Pour certains chiens, il vaut mieux — ils sont « plus heureux » — rester chiens errants dans leur pays d'origine. Bien sûr, de nombreux anciens chiens errants formidablement doux et agréables attendent aussi d'être adoptés. Mais il est essentiel de faire ici le bon choix et de ne pas perdre de vue l'objectif initial : améliorer le bien-être des chiens errants. L'une des recherches Google les plus fréquentes est « rendre un chien adopté »… Acquérir un chien de manière responsable, que ce soit par adoption ou par achat, demande beaucoup de réflexion. Mais une fois que vous avez trouvé la bonne correspondance, c'est vraiment pour la vie. Et dans cette union idéale, nous plaçons les intérêts des animaux au moins au même niveau que les nôtres, et nous construisons ensemble une société respectueuse des animaux.

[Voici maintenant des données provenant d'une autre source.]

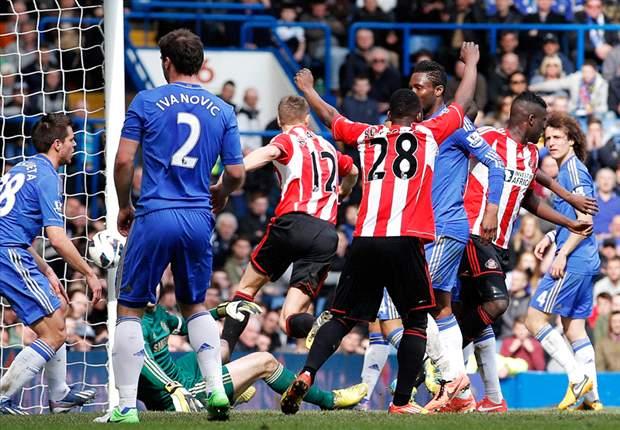 Chelsea derde na zege, Jol verliest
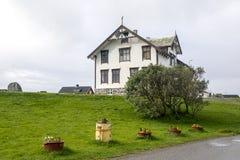 Hus i en by i nordliga Norge Arkivbild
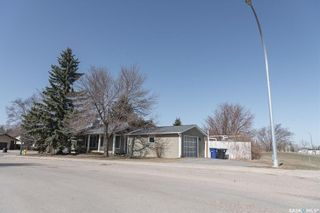 Photo 2: 518 Rossmo Road in Saskatoon: Forest Grove Residential for sale : MLS®# SK849328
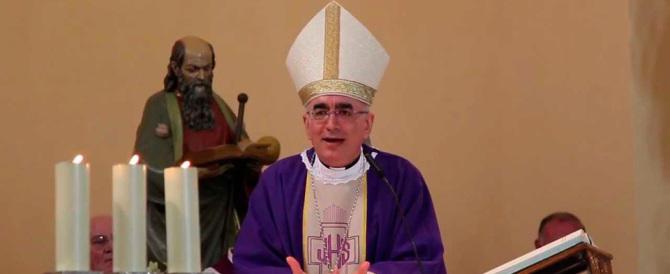 Il vescovo di Noto diventa una star: canta Noemi e Mengoni (video)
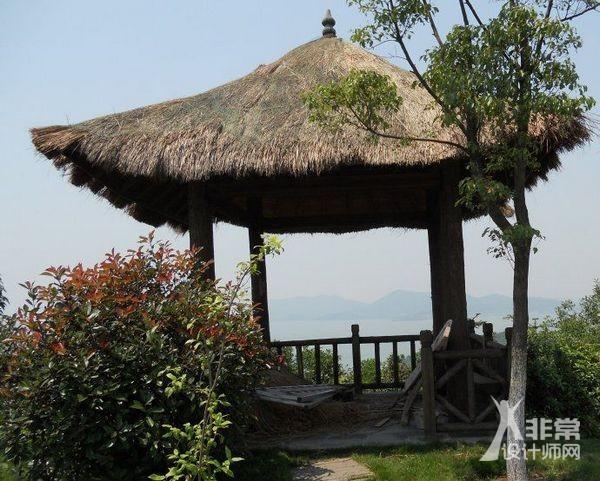此类凉亭,多用原木稍事加工以为梁柱,或覆茅草,或盖树皮,&mdash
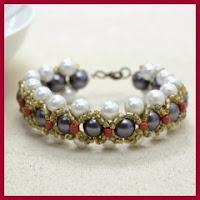 Pulsera de perlas y rocalla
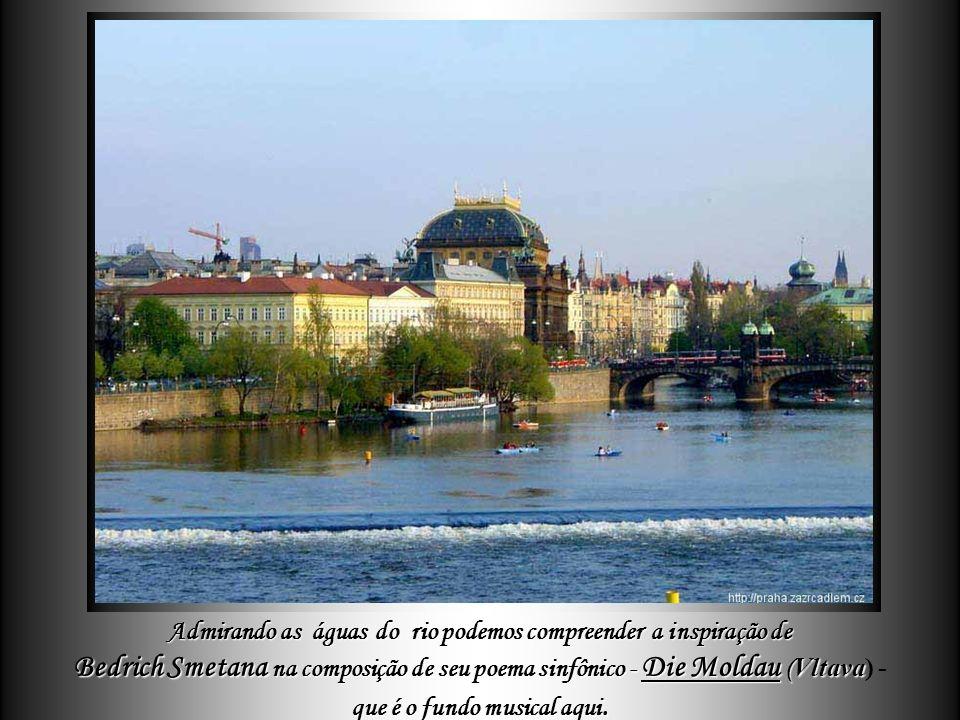 Parte da beleza da cidade é sublinhada pelo curso do rio Vltava com suas belas pontes centenárias. com suas belas pontes centenárias.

Ce que fait House of Animals
Avec House of Animals, nous nous sommes fixé pour objectif de mettre fin au commerce des élevages intensifs d'ici 5 ans. Nous le faisons par des enquêtes sous couverture, des plaintes auprès de la police, des demandes de contrôle et bien plus encore.
Succès de House of Animals contre un marchand d'élevage intensif
Faits
- Le plus grand marchand d'élevage intensif de Hilvarenbeek, qui a encore vendu plus de 3 000 chiots l'an dernier, a dû fermer ses portes grâce à nous.
- À Eersel, nous avons démasqué le plus grand éleveur intensif des Pays-Bas. Il doit fermer ses portes et une plainte a été déposée.
- À Lelystad, nous avons démasqué un éleveur intensif qui a lui aussi dû fermer ses portes. Peu après, nous avons découvert qu'il avait lancé une nouvelle activité de vente de chiots venus d'Europe de l'Est sur une zone industrielle à Wijchen. Là aussi, nous l'avons fait partir.
- À Chaam s'est installé un marchand d'élevage intensif tristement célèbre venu de Belgique, où il avait été frappé d'une interdiction professionnelle d'un an. Cette entreprise a elle aussi dû fermer après les enquêtes et les demandes de contrôle de House of Animals.
- En Hongrie, nous avons porté plainte contre 6 vétérinaires qui participaient au commerce illégal de chiots. Deux d'entre eux ont depuis été suspendus.